MOSCOW TOLL REVIVES CONCERNS OVER CHEMICAL ATTACK
11 Nov 2002
Source: New York Times, November 11, 2002.
THE DOCTOR'S WORLD
Moscow Toll Revives Concerns Over Chemical Attacks
By LAWRENCE K. ALTMAN, M.D.
Russia's decision to blow an aerosolized form of a powerful narcotic through the ventilation system of a theater to end a hostage crisis in Moscow late last month raised anew an inevitable and terrifying question: what if a terrorist unleashed a potentially lethal chemical in this country?
Particularly since Sept. 11, many public health officials have worried about possible bioterrorist attacks with chemicals, smallpox or other microbes. Now, the use of the narcotic fentanyl has refocused attention on those concerns, particularly in light of Russian doctors' criticism that their government did not organize enough rescue workers to give victims an antidote, naloxone.
Time is critical in seeking the identity of any chemical used as a weapon because the body can wash it out or break it down into other compounds in minutes, leaving health officials unsure what the substance is or how to treat its effects.
Timing of treatment is also crucial because many chemicals start producing damage immediately and delayed treatment can permanently damage the brain and other organs. Antidotes exist for many chemical agents, but not for many others. In such cases, all doctors might be able to offer is fresh air and supportive care.
Dr. Lewis R. Goldfrank, who directs emergency medicine at Bellevue Medical Center and at New York City's Poison Control Center, voiced confidence in the ability of American health care to respond successfully to a chemical attack.
"We'd have no difficulty recognizing" the chemical and providing the appropriate care, Dr. Goldfrank said. But the Moscow disaster and a theoretical attack on this country differ in crucial ways.
Russian officials knew what agent they used, although they did not publicly identify fentanyl until four days after the attack. Fentanyl is a short-acting painkiller that is 100 times as powerful as morphine and accounts for about half of the use of anesthestics in the United States, said Dr. James E. Cottrell, who is chairman of anesthesiology at the State University of New York Downstate in Brooklyn and president of the American Society of Anesthesiologists.

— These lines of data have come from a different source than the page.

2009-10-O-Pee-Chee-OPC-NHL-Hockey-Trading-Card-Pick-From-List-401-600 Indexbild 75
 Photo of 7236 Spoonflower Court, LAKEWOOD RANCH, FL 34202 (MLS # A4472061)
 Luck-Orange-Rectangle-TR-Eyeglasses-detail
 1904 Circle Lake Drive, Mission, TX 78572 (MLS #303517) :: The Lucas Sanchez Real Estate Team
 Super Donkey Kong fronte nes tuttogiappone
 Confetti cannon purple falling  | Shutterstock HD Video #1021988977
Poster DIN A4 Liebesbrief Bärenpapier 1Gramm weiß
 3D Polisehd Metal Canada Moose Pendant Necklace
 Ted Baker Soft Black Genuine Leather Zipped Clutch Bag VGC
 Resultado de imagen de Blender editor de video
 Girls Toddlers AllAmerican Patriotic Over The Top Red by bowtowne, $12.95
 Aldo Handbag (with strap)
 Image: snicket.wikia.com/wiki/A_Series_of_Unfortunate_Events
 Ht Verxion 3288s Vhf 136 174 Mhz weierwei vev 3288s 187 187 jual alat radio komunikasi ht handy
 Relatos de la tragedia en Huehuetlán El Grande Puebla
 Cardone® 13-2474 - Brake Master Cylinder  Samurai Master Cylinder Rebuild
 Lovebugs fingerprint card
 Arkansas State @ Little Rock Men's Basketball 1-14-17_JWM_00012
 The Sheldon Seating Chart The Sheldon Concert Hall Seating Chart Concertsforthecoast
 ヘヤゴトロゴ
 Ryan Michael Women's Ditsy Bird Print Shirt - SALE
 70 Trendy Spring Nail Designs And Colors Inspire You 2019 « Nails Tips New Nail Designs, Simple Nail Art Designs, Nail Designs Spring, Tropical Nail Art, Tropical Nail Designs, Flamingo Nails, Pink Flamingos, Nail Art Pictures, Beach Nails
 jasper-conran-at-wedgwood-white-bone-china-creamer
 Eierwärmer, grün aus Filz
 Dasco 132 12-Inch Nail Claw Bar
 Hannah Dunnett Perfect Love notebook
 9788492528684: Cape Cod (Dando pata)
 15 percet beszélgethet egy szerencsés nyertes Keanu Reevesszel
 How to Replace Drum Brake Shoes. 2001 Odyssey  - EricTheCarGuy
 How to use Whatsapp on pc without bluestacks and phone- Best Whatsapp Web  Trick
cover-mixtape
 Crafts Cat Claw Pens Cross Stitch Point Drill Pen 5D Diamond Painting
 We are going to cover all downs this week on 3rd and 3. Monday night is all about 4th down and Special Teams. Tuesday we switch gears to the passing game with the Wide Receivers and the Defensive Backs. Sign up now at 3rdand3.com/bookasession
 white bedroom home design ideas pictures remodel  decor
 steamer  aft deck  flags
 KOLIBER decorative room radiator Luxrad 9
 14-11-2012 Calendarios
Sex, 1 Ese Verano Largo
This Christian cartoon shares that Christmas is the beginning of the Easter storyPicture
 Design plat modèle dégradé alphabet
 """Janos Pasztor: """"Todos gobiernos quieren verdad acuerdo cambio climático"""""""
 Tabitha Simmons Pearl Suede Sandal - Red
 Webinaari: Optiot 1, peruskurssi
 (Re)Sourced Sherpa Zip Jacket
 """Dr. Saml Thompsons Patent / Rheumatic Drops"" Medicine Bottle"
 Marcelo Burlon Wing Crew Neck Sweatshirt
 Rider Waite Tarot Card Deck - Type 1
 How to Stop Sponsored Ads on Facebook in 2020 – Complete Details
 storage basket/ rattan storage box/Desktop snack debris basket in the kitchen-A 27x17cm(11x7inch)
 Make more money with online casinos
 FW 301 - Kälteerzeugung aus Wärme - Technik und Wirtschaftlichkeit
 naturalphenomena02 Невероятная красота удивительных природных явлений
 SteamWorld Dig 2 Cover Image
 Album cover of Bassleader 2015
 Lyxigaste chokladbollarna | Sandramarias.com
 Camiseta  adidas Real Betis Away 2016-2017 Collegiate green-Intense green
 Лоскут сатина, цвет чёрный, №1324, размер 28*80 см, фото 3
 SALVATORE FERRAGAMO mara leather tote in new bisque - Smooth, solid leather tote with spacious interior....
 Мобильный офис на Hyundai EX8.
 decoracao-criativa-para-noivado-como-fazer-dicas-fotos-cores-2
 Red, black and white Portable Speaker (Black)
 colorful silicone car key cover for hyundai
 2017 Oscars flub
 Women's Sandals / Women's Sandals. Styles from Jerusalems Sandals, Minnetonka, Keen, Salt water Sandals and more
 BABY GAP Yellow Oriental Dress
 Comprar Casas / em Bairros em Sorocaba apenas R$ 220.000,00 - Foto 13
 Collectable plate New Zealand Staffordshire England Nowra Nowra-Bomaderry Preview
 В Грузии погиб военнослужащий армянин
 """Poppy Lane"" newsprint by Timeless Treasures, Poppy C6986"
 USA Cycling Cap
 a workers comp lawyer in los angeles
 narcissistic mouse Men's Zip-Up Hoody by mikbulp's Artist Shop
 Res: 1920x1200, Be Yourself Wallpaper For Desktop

But in the first hours of a chemical attack, authorities may not know the agent's identity. Because chemicals often bring on classic symptoms, doctors may guess the type of agent by observing the victims and their physical reactions and use that information to begin therapy.
If the agent is a narcotic like fentanyl or heroin, victims will probably be calm, their pupils pinpoint size, their breathing and heart rates slow and their blood pressures low. Other types of drugs could produce opposite symptoms. If it is scopolamine, an anti-motion sickness drug that robbers have used to incapacitate victims, people may be delirious.
A toxin that causes botulism will lead to double vision, difficulty speaking, weakness and other neurological problems.
Emergency responses to chemical attacks are based in part on what doctors learned in World War I and more recently from heroin overdoses, which can be treated with naloxone.
After Sept. 11, public health officials were given increased government money to buy equipment and train workers for a possible chemical attack.
Standard procedure at the scene of an attack calls for evacuating victims, getting people to fresh air, putting masks around victims' faces to help provide respiratory support for those needing it, placing breathing tubes in windpipes and determining victims' conditions to decide who is sent to a hospital first.
All emergency medical service ambulances in New York City and most large American cities carry naloxone, Dr. Goldfrank said. In many cities standard protocol calls for immediately injecting sugar water (in case of an insulin coma) and naloxone into someone who is unconscious and a suspected poisoning victim.
Ideally, workers would decontaminate victims at the scene by removing their clothes and giving them showers. At a hospital, patients could receive showers outside. Bellevue soon expects to complete a new $500,000 decontamination unit, where large numbers of victims can be washed down by huge amounts of water. Many other hospitals are equipped with tents and portable units for such emergencies.
While treatment progresses, toxicologists will use laboratory tests to try to quickly identify the chemical used in the attack. All major cities have equipment to identify or rule out certain classes of chemicals. Many hazardous materials teams carry mass spectrometers and other analytical tools that can screen a large number of chemicals and provide specific identification of an agent, said Jerome M. Hauer, who directs the Office of Public Health Preparedness in the Department of Health and Human Services.
But toxicologists must guard against misreading the information and falsely identifying a particular chemical unrelated to the attack. Another worry is that if terrorists develop and use a novel agent, American scientists may not have a good standard to detect it, Mr. Hauer said.